Ms Anderson adds that the director also frustrated some staff with his unrelenting demand for detail.
“It used to drive people crazy sometimes,” she says. “It was not uncommon for him to request very specific details in a briefing – details that some managers considered minutiae. Then they would feel embarrassed and annoyed if they didn’t have them.”
Mr Mueller was also criticised for loosening surveillance methods in the wake of 9/11, says Douglas Charles, a professor of US history at Penn State University who specialises in the FBI.
But he also points out that in 2004, when President George W Bush ordered the National Security Agency [NSA] to spy on American citizens as a counterterrorism measure, Mr Mueller threatened to resign – which led the president to eventually back down.
“He was extremely vigilant about the danger that the US could lose its civil liberties in fighting the war on terror,” says Tim Weiner, who spent some time with Mr Mueller in Mexico City shortly before the 2016 election.
So what kind of man did he meet?
“I saw a man who is outwardly very formal, he always wears a button-down shirt, he always wears a dark suit, he dresses as if it were 1956 and Frank Sinatra is on the radio and Eisenhower is in the White House,” he says.
“But beneath that formal exterior is a highly intelligent, highly personable, and intensely focused mind.”
Much has been made of Mr Mueller’s quiet, low-key, approach to leading the Russia investigation since he was appointed special counsel in May 2017. Very little information has leaked from the inquiry, and he has seldom spoken publicly about it.

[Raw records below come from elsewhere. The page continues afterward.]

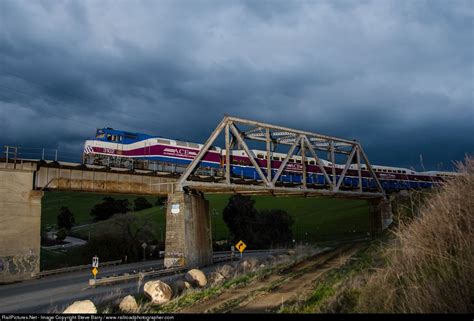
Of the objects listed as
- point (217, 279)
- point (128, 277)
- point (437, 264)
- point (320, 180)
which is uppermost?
point (320, 180)

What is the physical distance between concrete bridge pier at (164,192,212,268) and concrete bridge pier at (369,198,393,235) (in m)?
30.2

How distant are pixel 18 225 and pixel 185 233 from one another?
41.0ft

“The fact that we’ve heard absolutely nothing from him except court filings is completely consistent with the leader and the man that I knew and worked for,” says Ms Anderson.

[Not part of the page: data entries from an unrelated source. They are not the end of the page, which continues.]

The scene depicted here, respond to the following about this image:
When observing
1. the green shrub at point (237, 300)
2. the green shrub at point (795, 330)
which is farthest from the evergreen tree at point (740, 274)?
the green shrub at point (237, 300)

“He’s very reluctant when it comes to media because he doesn’t view [the job] as being about him.
“He is speaking through what comes out in the way of indictments, and arrest warrants.”
“There is a kind of virtue to being quiet,” says Julian Zelizer, a professor of history and public affairs at Mr Mueller’s alma mater, Princeton.
“Everyone is loud in this day and age, including the president, everyone is always saying something. By being quiet it just adds to the mystique.
“A lot of people, if they were bashed this badly, would feel the need to correct the record. He has the self-confidence to focus on the job.”
And Mr Mueller has certainly been bashed. President Trump has described him, among other things, as “highly conflicted” and “disgraced”.
But Ms Anderson – who worked under Mr Mueller for his entire tenure as FBI director – doesn’t expect his discreet approach to the investigation to change anytime soon, regardless of how strident the attacks on him become.
“I’d bet a lot on the fact that we’ll never hear from him unless he’s compelled to speak before Congress,” she says.
“He’s going to allow the work to speak for itself.”